In determining genotypic 3 tubes used for each DNA sample for a final volume of 100 uL reaction by adding 20 mmol/L of buffer, 0.2 mmol/L of each dNTP; 1.5 mmol/L MgCl2; 1.25 U of Taq DNA polymerase (Promega ™ GoTaq ™ Flexi DNA Polymerase); 50.0 100.0 ng genomic DNA and 0.2 mmol/L each of primer, the tube 1 being added to the primers 5'-Beta, Beta, Beta 5'-Ab-b; on the tube 2 the primers 5'- Beta, Beta, Beta 5’ Cb and tube 3 the primers 5'-Beta,Beta, Beta 5'-be Sd. The amplification process was carried out by a prior denaturation 95°C for 5 min, increased by 35 cycles of 94 for 1 min, 55°C 1 min, 65°C for 2 min followed by a final extension at 65 for 7 min. Analysis of the products was checked on agarose gel 2% (Bertholo & Moreira, 2006 Adapted - final extension temperature adjusted from 5 to 7 min).

Identification of mutation IVS I-6 and IVS I-110

For mutation IVS I-6 and IVS I-110 was used 2 tubes for each DNA sample. For IVS I-6 AE PCR reaction was performed in a final volume of 100 uL of reaction: 10 mmol/L of buffer, 0.2 mmol/L each dNTP, 1.5 mmol/L MgCl2; 1.25 U of Taq polymerase; 100.0 50.0 ng of the genomic DNA and 0.2 mmol/L of each primer, and the tube 1 pCO1 added primers, and PCO9 IVSI6W tube 2 and the pCO1 primers PCO9 and IVSI6M. The amplification process was carried out by a prior denaturation 95°C for 7 min increased by 32 cycles of 94 for 50 seconds, 54°C for 50 seconds, 72°C for 50 seconds, and a final extension at 72°C for 7 min.
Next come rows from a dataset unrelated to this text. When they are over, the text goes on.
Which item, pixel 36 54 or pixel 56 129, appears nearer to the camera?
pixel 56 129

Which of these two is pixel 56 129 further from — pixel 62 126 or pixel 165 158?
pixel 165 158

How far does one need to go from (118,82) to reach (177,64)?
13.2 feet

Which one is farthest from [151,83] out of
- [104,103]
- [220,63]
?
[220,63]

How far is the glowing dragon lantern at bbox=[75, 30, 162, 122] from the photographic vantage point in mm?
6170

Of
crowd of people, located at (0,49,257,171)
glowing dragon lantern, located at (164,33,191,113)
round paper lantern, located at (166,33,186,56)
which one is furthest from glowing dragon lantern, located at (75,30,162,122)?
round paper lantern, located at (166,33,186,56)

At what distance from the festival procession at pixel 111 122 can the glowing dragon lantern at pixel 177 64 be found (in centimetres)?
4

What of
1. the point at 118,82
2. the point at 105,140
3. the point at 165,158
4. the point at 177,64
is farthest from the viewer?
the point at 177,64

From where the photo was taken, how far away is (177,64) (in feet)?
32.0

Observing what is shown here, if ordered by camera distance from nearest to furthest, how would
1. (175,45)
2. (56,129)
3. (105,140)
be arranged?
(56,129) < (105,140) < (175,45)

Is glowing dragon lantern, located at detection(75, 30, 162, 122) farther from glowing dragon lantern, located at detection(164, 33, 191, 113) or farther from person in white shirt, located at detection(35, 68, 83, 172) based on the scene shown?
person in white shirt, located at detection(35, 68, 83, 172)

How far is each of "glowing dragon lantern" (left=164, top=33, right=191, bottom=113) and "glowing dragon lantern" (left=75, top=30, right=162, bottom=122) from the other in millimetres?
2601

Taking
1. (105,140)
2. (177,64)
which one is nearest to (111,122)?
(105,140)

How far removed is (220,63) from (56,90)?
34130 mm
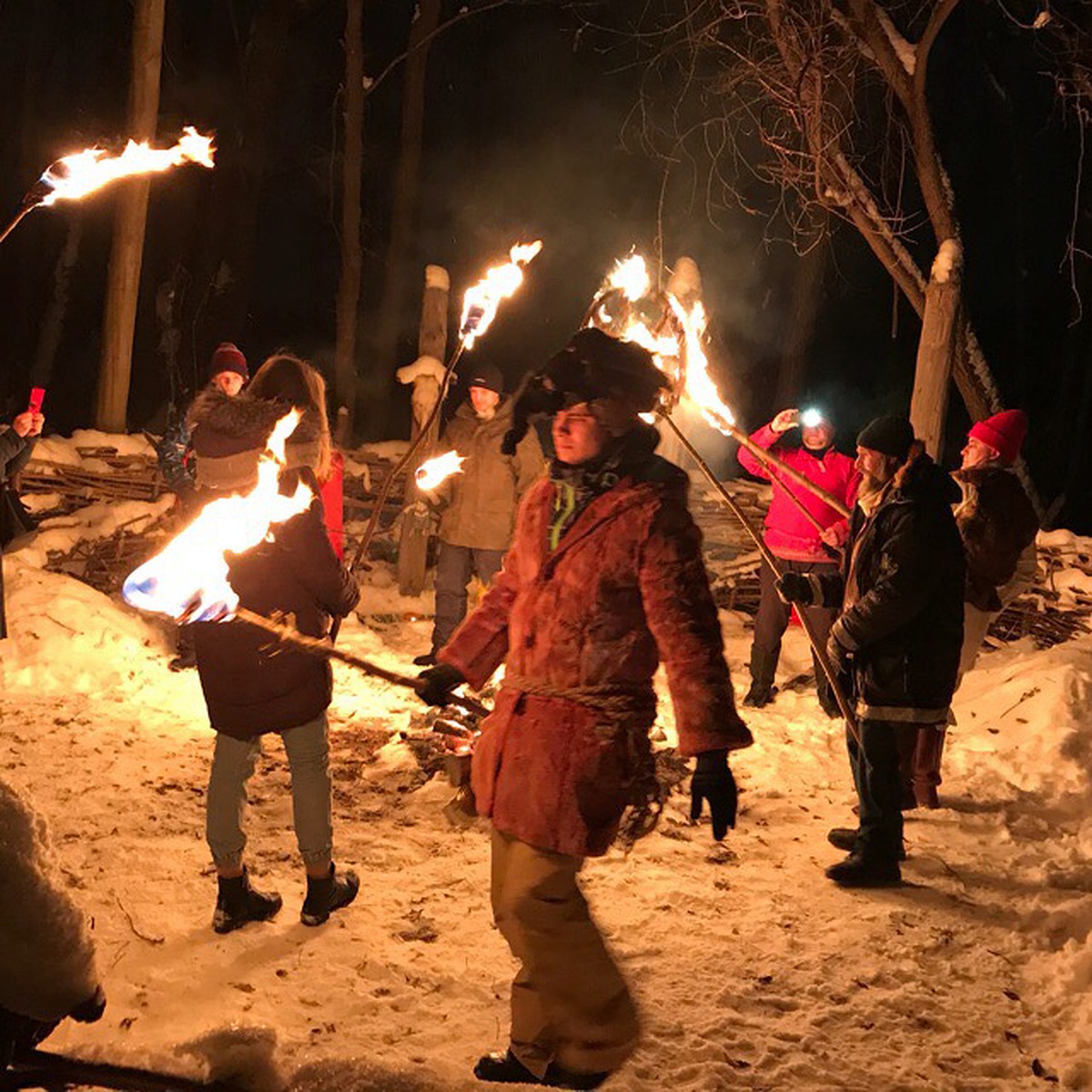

The LA-PCR reaction for IVS I-110 was performed under the same conditions as above using the primers pCO1, and PCO9 TB110W the tube 1 and pCO1, PCO9 TB110M and the second tube; the amplification process the hybridisation temperature was 55°C, performing 30 cycles. Analysis of the products was checked on agarose gel 2% (Bertholo & Moreira, 2006).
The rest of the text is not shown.